The Kremlin says that the increased power and funding of the intelligence services is a response to the conflict in Chechnya and the war on terror. But Siloviki hawks have also used the FSB and other agencies to enforce increasingly repressive domestic legislation and punish recalcitrant ex-Soviet satellites.
One of the most extreme allegations surrounds the pro-Western president of Ukraine, Viktor Yushchenko, who was allegedly poisoned when dioxin was slipped into his borscht in the run-up to elections in 2004.

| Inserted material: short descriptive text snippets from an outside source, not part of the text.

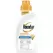 Roundup 32oz Poison Ivy Brush Killer Concentrate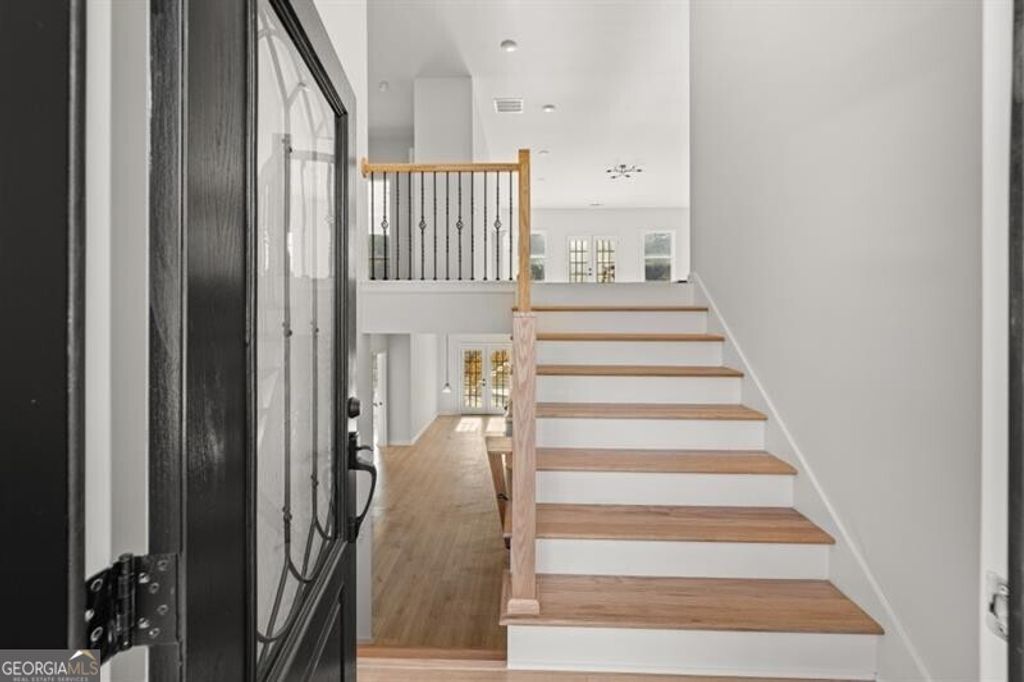 Photo of 4410 Ross Estates Court #1, Snellville, GA 30039 (MLS # 10694494)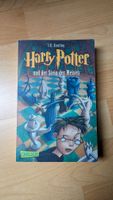 Harry Potter und der Stein der Weisen Taschenbuch Niedersachsen - Braunschweig Vorschau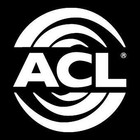 Acl For Subaru Ej20 ej22 ej25  for Thrust In  5 Position  Standard Size Main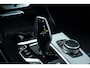 BMW X3 M40i xDrive / Harman Kardon / 360 Camera / Trekhaak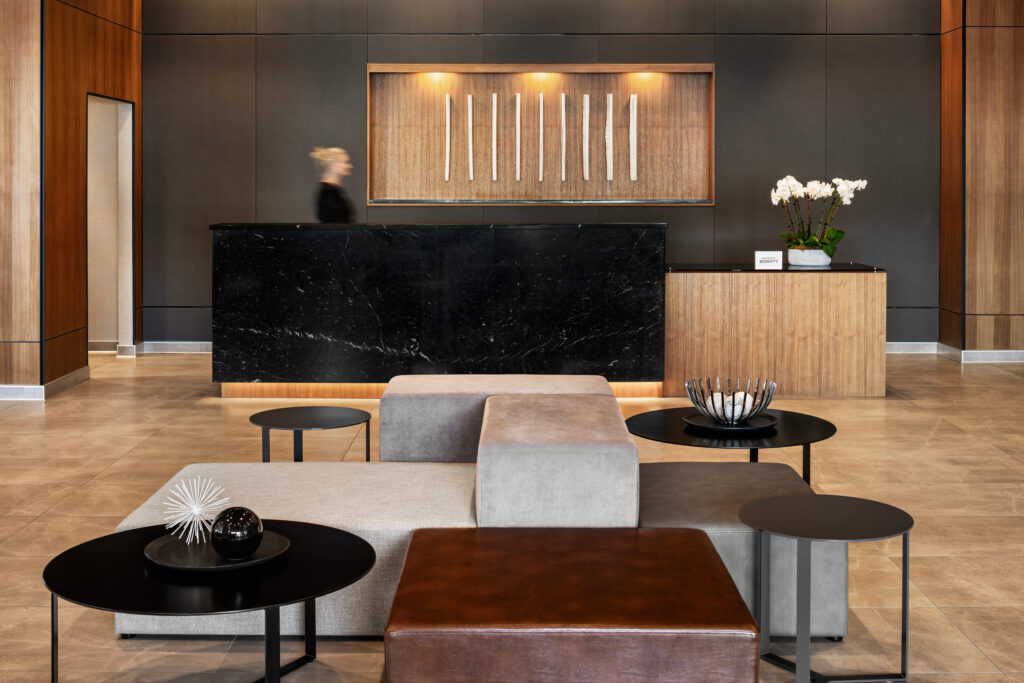 AC Hotel Minneapolis West End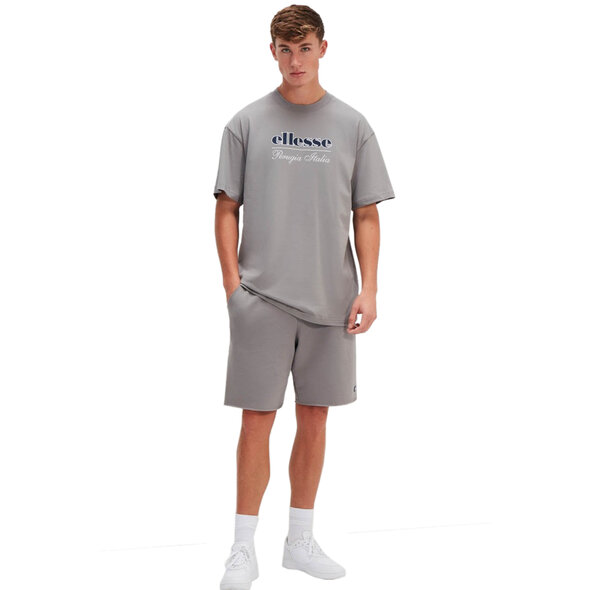 ELLESSE 'ITORLA' ΜΠΛΟΥΖΑ ΑΝΔΡIKH SHW20617-109
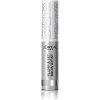 L’Oréal Paris Brow Artist Plump and Set gél na obočie 000 Transparent 4.9 ml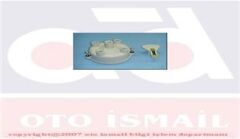 DİSTRİBÜTÖR KAPAĞI+TEVZİ MAKARASI KİT SAMARA (ORJ....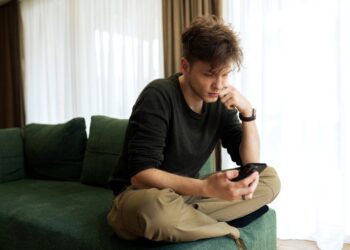 Anatel aprova novas medidas contra chamadas abusivas por meio de números falsos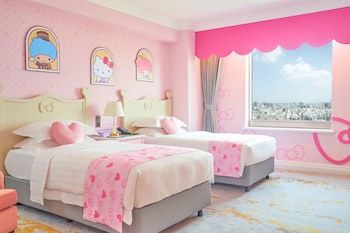 Grand Hi Lai Hotel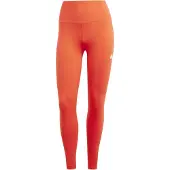 Adidas W BLUV TIGHT NAVY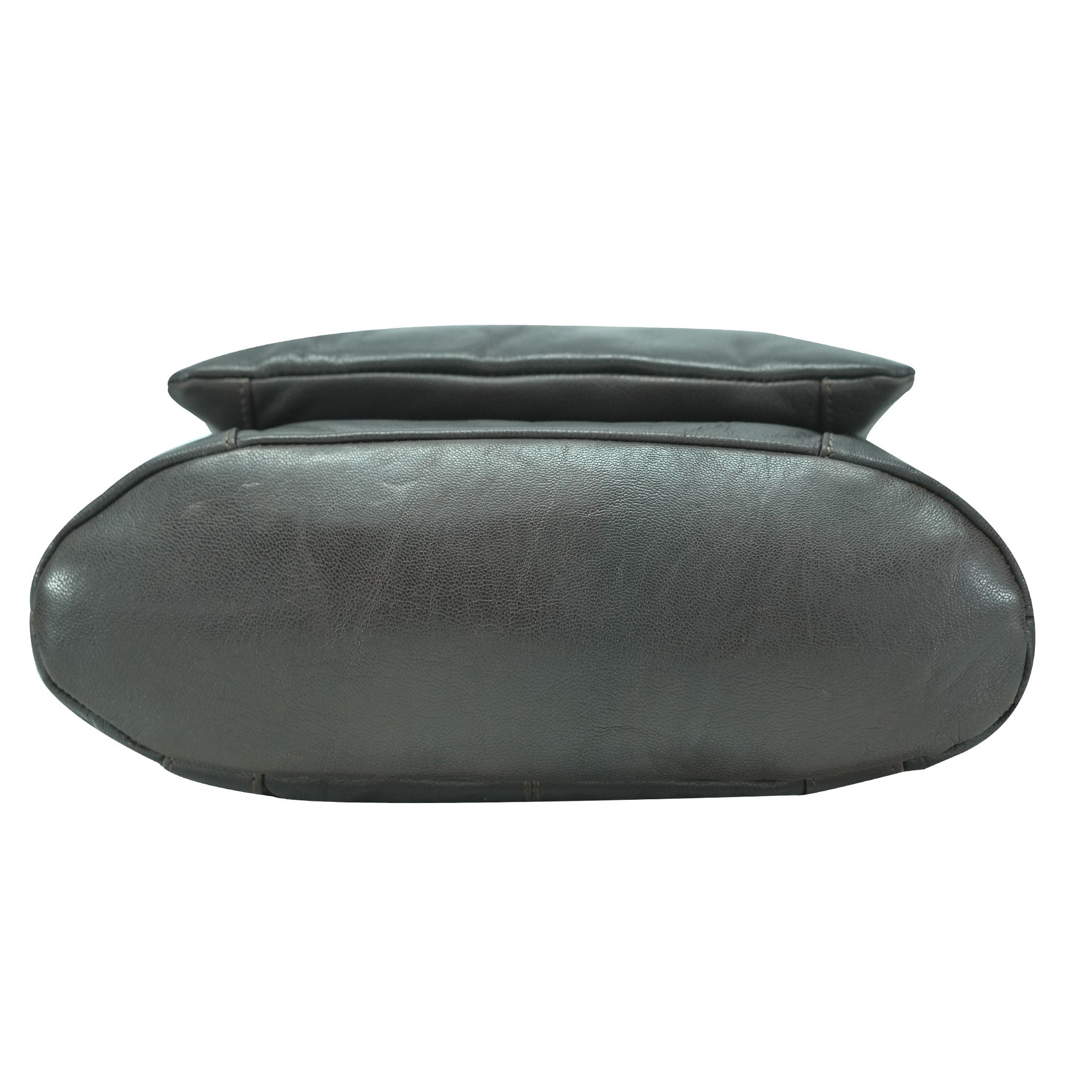 Katina Leather Backpack - GW9330108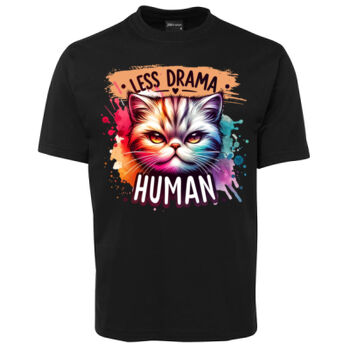 Sassy Animal Quotes Thumbnail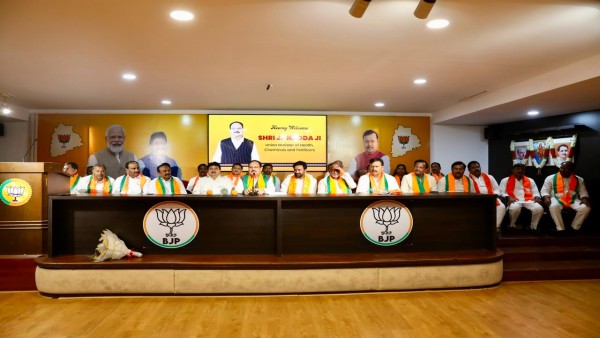 jp-nadda-made-crucial-directions-for-telangana-bjp-leaders-over-joinings-in-the-party-here-the-det jp-nadda-made-crucial-directions-for-telangana-bjp-leaders-over-joinings-in-the-party-here-the-det
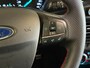 Ford Focus Wagon 1.0 EcoBoost ST Line|Navi|Clima|Cruise|Dealer Onderhouden !!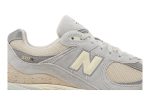 New Balance 2002R Lunar New Year – Concrete M2002RLN CVST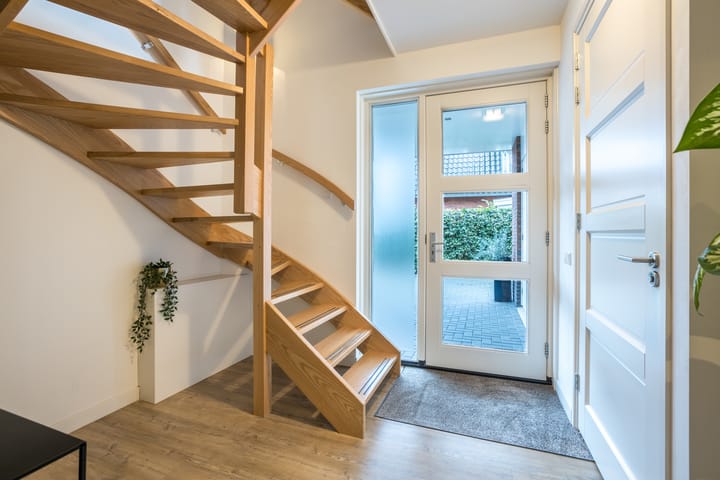 Foto 25 van Stekelbaars 33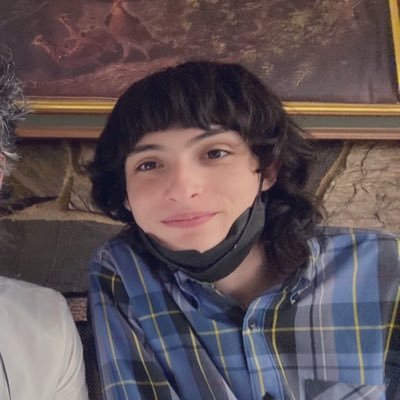 meoowrry's profile picture. 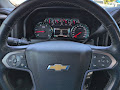 2019 Chevrolet Silverado 2500HD High Country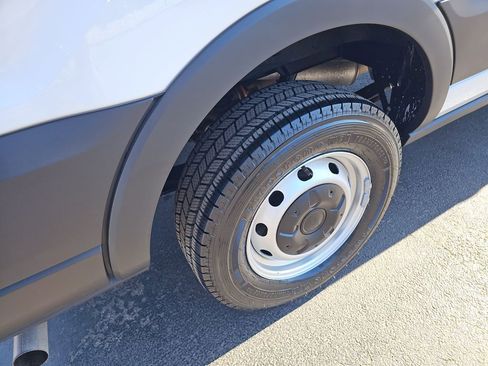 Used 2023 Ford Transit 150 Low Roof image 13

Though Mr Yushchenko survived and was carried to power on the back of the Orange Revolution, his face remains heavily disfigured as a result of the attack. Mr Putin has centralized power both in the Kremlin and the intelligence services to such an extent that many Western critics say that democratic progress under Boris Yeltsin, his predecessor, has largely disappeared. The independent media has been silenced, power devolved from the regions, parliament turned into a pliant tool of the Kremlin and advocacy groups critical of the authorities curtailed.
Many are now too scared to openly speak against the government or campaign against flourishing corruption as the state again assumes control of leading companies, particularly in the energy sector where Siloviki officials have been given plum positions. Some of those who have spoken out have paid the ultimate price and some murders at least have born the hallmarks of the FSB. Yuri Shchekochikhin, Mrs Politkovskaya’s editor at Novaya Gazeta, one of the last bastions of free press in Russia, died in 2003 after he, too, was poisoned with dioxin. In the past two months the number of contract killings of prominent officials has soared — the reforming deputy head of the central bank, a prominent mayoral candidate in Russia’s far east and another leading journalist all among the victims.
The word on the diplomatic grapevin is that more of the same should be expected as the Siloviki and their allies seek to tighten their hold on big business ahead of the 2008 election, when Mr Putin is required to stand down.